FOKUS SUKABUMI Sosial

Caption : Ilustrasi

Pewarta : Eka Lesmana

SUKABUMI. FOKUSPRIANGAN.ID – Pasal dalam Rancangan Kitab Undang-Undang Hukum Pidana (RKUHP) kembali menjadi polemik. Kali ini terkait dengan pasal penghinaan terhadap lembaga negara dan penguasa umum. Organisasi yang tergabung dalam Cipayung, angkat bicara mengenai RKUHP, pasal nya ini dapat meyebabkan kemunduran demokrasi.

Ketua PC PMII Kota sukabumi, Hasbi Roudul ulum mengatakan, ada dua persfektif mengenai penghinaan terhadap lembaga negara ini, pertama hal ini dapat mengkerdikan demokrasi, berbicara hikikat demokrasi ini bahwa setiap masyarkat diatur di dalam uud 45, universal PBB, dan UU No 9 tahun 1998, mengenai menyampaikan pendapat di muka umum, seolah-seolah bertabrakan dengan RKUHP yang di rancang, bahwa tidak boleh menhina kekuasan nengara, Kedua dalam konteks mengihna ini harus diatur lebih spesifik, kalau menghina secara peribadi itu tidak, mau masyarakat ataupun pejabat publik berhak i lindungi hukum.
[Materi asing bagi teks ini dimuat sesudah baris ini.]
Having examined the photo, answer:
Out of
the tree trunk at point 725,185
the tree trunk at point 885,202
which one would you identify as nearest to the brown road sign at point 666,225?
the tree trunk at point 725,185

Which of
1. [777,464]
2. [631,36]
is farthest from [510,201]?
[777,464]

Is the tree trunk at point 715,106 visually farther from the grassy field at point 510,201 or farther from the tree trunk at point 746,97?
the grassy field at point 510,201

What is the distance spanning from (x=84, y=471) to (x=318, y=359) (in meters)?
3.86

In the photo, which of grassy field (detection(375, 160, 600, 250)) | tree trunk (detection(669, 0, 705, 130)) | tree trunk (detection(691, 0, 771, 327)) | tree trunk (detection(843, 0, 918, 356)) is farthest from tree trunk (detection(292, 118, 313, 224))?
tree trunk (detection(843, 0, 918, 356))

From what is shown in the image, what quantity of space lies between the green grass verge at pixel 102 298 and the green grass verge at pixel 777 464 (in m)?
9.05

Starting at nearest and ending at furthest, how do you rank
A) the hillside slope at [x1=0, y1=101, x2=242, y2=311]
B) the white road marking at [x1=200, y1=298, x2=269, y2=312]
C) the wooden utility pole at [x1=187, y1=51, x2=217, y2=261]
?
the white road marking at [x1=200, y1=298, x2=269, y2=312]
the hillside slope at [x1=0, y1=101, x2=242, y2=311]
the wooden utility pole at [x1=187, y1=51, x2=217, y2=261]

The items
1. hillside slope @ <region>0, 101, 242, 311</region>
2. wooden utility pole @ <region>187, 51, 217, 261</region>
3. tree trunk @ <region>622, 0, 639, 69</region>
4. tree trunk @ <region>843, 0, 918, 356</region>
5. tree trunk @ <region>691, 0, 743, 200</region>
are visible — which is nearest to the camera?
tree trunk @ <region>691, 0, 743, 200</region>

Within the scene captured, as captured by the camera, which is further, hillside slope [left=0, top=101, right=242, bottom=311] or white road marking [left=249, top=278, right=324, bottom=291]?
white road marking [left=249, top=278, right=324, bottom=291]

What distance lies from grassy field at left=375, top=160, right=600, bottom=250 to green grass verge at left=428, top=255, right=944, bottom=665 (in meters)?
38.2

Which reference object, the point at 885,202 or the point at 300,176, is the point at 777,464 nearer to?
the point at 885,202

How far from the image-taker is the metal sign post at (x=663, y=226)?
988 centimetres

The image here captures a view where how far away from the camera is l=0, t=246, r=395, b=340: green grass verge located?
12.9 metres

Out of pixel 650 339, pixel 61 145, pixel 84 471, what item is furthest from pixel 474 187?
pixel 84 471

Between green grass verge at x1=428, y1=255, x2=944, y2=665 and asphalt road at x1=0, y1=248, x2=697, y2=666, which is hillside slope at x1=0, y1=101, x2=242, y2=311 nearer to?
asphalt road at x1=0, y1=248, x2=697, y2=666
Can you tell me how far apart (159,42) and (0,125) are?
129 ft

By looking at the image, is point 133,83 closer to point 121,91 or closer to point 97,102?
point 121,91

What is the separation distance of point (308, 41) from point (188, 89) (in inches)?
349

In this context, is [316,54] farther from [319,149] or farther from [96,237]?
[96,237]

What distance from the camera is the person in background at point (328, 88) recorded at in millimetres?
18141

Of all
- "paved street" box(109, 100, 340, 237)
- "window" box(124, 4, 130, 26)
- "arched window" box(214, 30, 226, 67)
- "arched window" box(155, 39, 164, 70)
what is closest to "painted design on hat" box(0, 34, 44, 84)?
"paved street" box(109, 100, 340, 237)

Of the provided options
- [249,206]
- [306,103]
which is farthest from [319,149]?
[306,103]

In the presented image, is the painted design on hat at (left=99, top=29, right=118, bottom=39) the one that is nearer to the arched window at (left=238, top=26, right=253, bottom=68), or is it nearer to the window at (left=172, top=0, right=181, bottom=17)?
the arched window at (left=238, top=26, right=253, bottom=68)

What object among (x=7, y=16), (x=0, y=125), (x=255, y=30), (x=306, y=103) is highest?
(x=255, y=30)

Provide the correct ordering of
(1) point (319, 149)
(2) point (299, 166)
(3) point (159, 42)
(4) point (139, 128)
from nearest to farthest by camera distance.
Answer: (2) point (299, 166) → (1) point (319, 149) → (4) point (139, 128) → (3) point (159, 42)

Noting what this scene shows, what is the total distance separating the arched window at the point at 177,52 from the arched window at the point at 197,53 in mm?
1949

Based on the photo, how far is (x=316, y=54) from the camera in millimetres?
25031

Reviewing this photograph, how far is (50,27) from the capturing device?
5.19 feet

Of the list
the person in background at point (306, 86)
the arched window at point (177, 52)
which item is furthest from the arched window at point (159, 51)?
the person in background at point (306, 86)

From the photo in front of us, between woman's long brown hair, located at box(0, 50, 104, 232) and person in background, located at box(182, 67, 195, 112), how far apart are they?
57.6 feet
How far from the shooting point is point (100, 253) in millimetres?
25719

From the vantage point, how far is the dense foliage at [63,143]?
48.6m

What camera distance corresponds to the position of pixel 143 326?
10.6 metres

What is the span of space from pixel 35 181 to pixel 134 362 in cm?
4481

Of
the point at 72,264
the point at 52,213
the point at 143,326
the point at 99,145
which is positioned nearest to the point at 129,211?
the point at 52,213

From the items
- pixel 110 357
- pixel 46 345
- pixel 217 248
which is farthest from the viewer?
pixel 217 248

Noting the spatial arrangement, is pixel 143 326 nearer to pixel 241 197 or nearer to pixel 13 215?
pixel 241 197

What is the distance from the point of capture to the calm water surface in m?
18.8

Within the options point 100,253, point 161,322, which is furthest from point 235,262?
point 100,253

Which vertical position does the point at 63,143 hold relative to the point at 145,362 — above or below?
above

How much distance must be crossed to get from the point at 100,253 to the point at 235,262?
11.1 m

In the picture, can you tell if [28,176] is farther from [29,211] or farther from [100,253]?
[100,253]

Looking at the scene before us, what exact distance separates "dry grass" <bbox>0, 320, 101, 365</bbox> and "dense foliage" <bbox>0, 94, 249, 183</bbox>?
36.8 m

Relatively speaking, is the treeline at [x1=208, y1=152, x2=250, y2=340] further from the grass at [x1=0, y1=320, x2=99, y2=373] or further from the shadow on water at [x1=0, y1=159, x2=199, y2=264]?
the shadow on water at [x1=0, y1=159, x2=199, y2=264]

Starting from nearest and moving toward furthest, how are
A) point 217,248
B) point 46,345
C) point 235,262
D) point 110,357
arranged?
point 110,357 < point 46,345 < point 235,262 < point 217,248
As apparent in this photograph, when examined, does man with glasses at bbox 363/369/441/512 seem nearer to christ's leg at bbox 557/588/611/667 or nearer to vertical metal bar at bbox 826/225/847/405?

“Tentunya kita sangat khawatir menjadi salah tafsir bagi mereka yang punya kekuasaan, dengan adanya RKHUP ini, ketika ada sedikit kritikan dari masyarakat terkait kebijakan langsung di tangkap, itu yang menjadi bahayanya,” ujarnya rabu (07/12/22)

Sementara itu Ketua PD KAMMI, ( Pengurus Daerah Kesatuan Aksi Mahasiswa Muslim Indonesia) Ujang Hidayatullah mengatakan, Terkait dengan pasal 353-354 yang tertuang dalam RKUHP, pasal ini berpotensi menjadi pasal karet dan bisa menyasar siapa saja tanpa landasan hukum yang spesifik.

“Kami melihat dengan kehadiran pasal tersebut berpotensi besar mengekang dan membatasi ruang-ruang hak dan kebebasan warga negara, yang sebelumnya juga sudah diatur dalam UU No 9 Tahun 1998 tentang kebebasan mengemukakan pendapat dimuka umum,” jelasnya.

Menurut Ujang , disisi lain tentunya masyarakat juga harus mulai lebih cerdas dalam menyampaikan aspirasinya, subtansi (kebijakan) yang kita kritik justru jangan sampai kita malah ‘menyerang’ kepribadiannya secara personal.

Di hubungi terpisah Ketua Cabang HMI Sukabumi, Muhammad Mulki mengatakan, mengenai Pasal 347 ayat (1) menunjukkan bahwa DPR, Polri dan Kejaksaan sebagai institusi seakan memiliki rasa atau emosi. Tentu saja sebuah instansi tidak memiliki perasaan, ketentuan itu tentu menjadi senjata yang dapat digunakan untuk menjerat siapapun yang melakukan kritik.

“Jadi segala bentuk penghinaan merupakan perbuatan tercela dan tidak dibenarkan. Namun di sisi lain, berpotensi menghambat kritik terhadap kebijakan pemerintah sebagaimana telah dinyatakan inkonstitusional oleh MK, pasal tersebut sangat berbahaya terhadap kebebasan berpendapat, menyampaikan pemikiran, dan kritik terhadap kebijakan-kebijakan yang dilakukan pemerintah,”pungkasnya.